● HOW TO COMPLETE THIS TASK
The answer should consist of each line below that contains the word "html".

+ + + + + + +

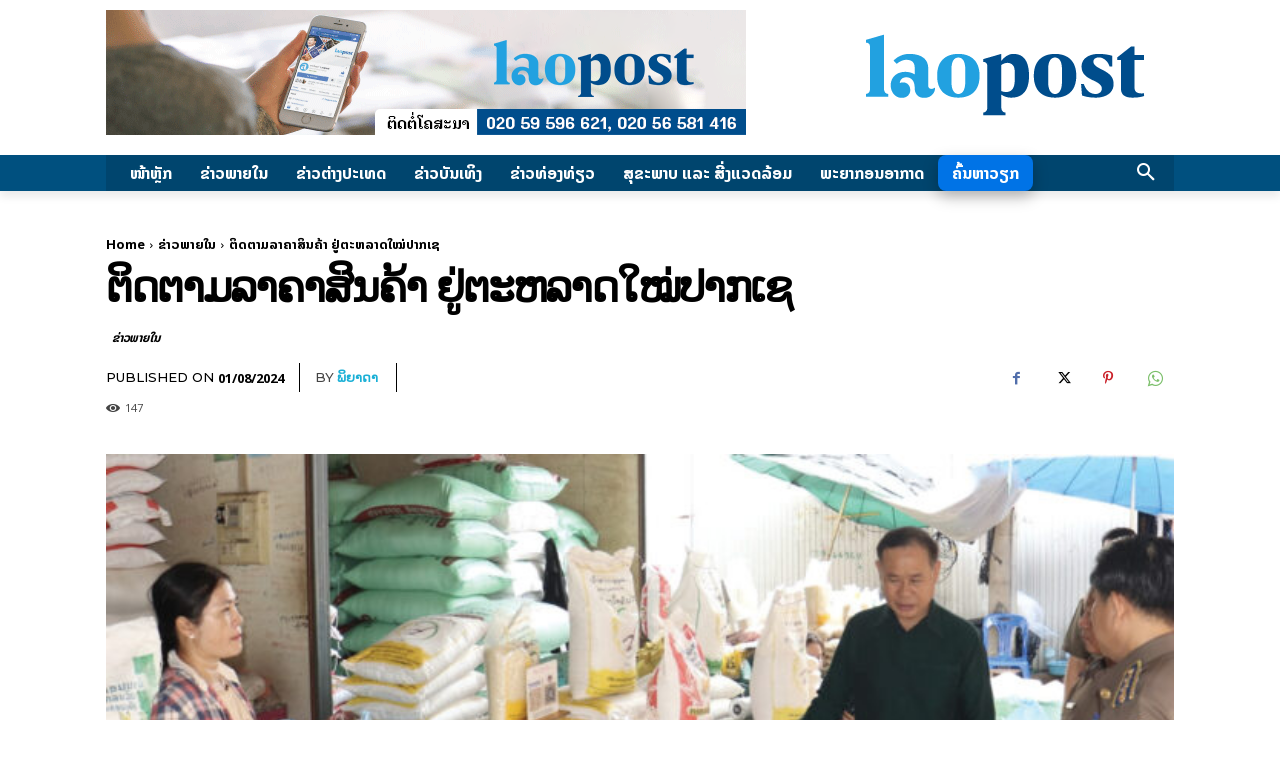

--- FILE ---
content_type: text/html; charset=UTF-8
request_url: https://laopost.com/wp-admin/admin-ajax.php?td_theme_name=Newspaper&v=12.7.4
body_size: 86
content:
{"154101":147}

+ + + + + + +

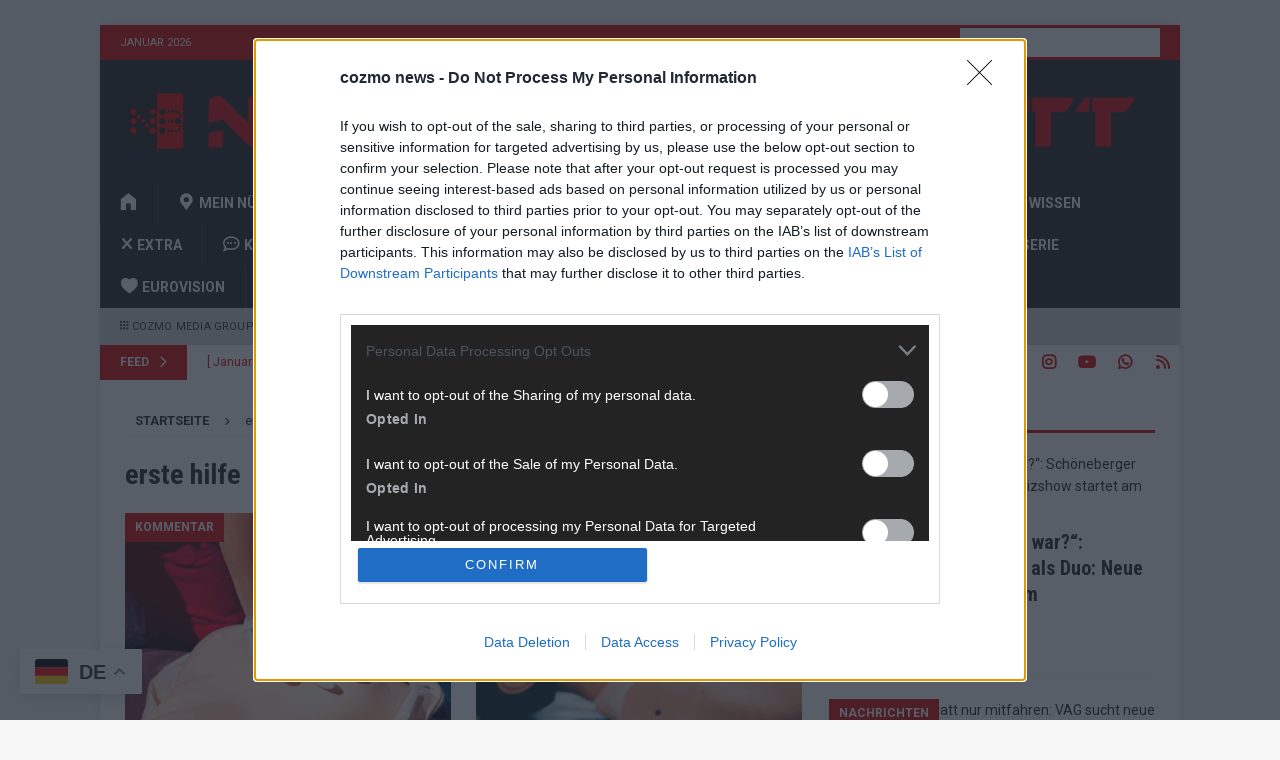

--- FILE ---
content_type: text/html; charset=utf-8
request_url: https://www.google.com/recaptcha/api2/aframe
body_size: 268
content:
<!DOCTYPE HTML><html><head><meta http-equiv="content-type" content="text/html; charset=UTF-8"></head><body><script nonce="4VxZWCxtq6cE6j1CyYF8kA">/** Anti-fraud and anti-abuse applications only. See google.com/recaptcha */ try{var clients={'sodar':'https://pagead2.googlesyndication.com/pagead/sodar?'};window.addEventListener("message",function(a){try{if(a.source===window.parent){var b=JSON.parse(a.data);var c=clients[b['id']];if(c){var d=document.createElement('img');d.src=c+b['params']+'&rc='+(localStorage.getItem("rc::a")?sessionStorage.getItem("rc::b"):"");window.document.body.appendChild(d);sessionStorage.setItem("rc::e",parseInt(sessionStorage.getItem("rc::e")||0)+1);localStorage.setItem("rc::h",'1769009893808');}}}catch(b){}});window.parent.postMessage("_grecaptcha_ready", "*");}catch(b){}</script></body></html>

+ + + + + + +

● SOLUTION TO THIS TASK
content_type: text/html; charset=UTF-8
content_type: text/html; charset=utf-8
<!DOCTYPE HTML><html><head><meta http-equiv="content-type" content="text/html; charset=UTF-8"></head><body><script nonce="4VxZWCxtq6cE6j1CyYF8kA">/** Anti-fraud and anti-abuse applications only. See google.com/recaptcha */ try{var clients={'sodar':'https://pagead2.googlesyndication.com/pagead/sodar?'};window.addEventListener("message",function(a){try{if(a.source===window.parent){var b=JSON.parse(a.data);var c=clients[b['id']];if(c){var d=document.createElement('img');d.src=c+b['params']+'&rc='+(localStorage.getItem("rc::a")?sessionStorage.getItem("rc::b"):"");window.document.body.appendChild(d);sessionStorage.setItem("rc::e",parseInt(sessionStorage.getItem("rc::e")||0)+1);localStorage.setItem("rc::h",'1769009893808');}}}catch(b){}});window.parent.postMessage("_grecaptcha_ready", "*");}catch(b){}</script></body></html>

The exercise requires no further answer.